**Source extract:**
BEGIN

Saturday 21 March 2015

Smoking gun for new health alliance?

EXCLUSIVE - Doug Collie reports


One of the members of a new Borders partnership which will be responsible for promoting public health, including quit smoking sessions, has had a sizable sum invested in global cigarette manufacturers British American Tobacco for many years.

The Scottish Borders Health & Social Care Integration Joint Board is being formed by Scottish Borders Council and NHS Borders, and is due to ‘go live’ on April 1 although services currently delivered by the two public bodies will not be delegated until a so-called strategic plan is agreed by April 2016 at the latest.

This latest layer of bureaucracy is a result of the Scottish Government’s Public Bodies (Joint Working) (Scotland) Act 2014 which requires health boards and local authorities to integrate planning for, and delivery of, certain adult health and social care services. Each integration scheme must be submitted to Scottish Ministers for approval.

END

**The data:**

BEGIN

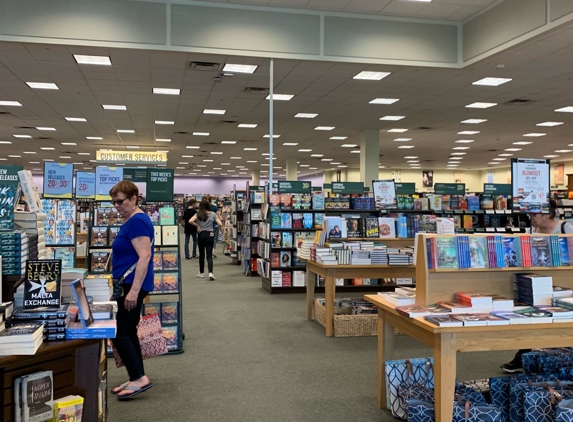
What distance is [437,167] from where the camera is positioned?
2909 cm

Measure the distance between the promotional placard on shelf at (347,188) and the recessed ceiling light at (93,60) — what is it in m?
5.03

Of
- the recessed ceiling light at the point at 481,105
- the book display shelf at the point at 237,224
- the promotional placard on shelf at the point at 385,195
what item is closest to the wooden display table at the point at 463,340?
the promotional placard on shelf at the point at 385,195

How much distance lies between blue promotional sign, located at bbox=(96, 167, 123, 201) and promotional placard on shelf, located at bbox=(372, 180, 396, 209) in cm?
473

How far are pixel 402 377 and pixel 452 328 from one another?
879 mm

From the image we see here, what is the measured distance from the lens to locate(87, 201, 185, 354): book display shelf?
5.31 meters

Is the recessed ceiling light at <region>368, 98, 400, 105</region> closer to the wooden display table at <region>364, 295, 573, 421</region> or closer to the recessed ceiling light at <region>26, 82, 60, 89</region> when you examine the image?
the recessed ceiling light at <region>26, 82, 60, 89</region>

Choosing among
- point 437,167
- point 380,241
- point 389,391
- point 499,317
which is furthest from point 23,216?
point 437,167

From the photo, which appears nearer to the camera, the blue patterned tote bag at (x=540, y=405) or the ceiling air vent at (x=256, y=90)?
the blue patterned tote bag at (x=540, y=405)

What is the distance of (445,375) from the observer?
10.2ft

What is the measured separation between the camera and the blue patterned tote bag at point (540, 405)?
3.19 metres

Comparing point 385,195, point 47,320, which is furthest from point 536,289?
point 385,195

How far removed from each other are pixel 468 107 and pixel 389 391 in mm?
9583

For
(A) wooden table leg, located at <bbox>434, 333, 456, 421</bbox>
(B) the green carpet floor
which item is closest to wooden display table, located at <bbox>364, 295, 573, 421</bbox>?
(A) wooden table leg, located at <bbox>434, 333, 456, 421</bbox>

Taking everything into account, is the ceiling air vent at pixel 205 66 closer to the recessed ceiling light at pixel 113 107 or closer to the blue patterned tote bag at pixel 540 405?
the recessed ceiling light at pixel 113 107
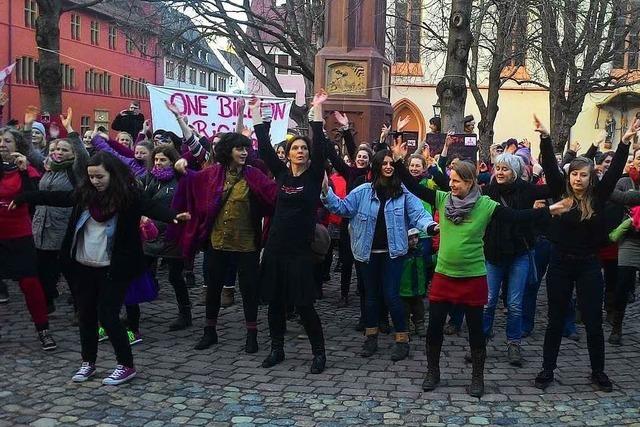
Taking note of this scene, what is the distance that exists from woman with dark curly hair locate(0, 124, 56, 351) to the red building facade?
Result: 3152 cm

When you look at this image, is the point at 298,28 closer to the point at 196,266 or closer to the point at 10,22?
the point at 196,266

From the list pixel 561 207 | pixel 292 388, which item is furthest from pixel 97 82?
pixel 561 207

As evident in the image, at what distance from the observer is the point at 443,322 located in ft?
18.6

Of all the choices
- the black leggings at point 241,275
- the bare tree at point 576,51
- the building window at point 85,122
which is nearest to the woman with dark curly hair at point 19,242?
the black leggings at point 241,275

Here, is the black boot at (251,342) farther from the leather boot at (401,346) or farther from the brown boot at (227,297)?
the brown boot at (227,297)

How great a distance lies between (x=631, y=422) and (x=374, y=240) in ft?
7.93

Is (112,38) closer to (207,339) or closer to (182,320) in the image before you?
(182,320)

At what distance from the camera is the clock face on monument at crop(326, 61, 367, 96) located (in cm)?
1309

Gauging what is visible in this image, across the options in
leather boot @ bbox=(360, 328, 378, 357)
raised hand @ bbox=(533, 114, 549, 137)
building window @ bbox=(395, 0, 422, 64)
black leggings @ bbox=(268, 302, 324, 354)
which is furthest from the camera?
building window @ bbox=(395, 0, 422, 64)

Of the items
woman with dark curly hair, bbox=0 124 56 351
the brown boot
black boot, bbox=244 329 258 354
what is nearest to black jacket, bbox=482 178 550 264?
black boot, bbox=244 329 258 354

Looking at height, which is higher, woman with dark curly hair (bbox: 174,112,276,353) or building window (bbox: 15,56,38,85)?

END

**Exercises to complete:**
1/ Using the Borders health board article, decide whether each statement agrees with it: (a) the joint board is being formed by Scottish Borders Council and NHS Borders; (b) services from the two public bodies will be handed to the board on April 1; (c) each integration scheme must be approved by Scottish Ministers. For each, answer yes or no and quote the deciding words.
2/ List every organization that the Borders health board article names, counting companies, councils, boards and governments.
3/ Extract the text of the Borders health board article between "Saturday 21 March" and "for many years.", inclusive.

**Task solutions:**
1/
(a) Yes: "is being formed by Scottish Borders Council and NHS Borders"
(b) No: "services currently delivered by the two public bodies will not be delegated until a so-called strategic plan is agreed by April 2016 at the latest"
(c) Yes: "Each integration scheme must be submitted to Scottish Ministers for approval."

2/
- British American Tobacco
- Scottish Borders Health & Social Care Integration Joint Board
- Scottish Borders Council
- NHS Borders
- Scottish Government

3/
Saturday 21 March 2015

Smoking gun for new health alliance?

EXCLUSIVE - Doug Collie reports


One of the members of a new Borders partnership which will be responsible for promoting public health, including quit smoking sessions, has had a sizable sum invested in global cigarette manufacturers British American Tobacco for many years.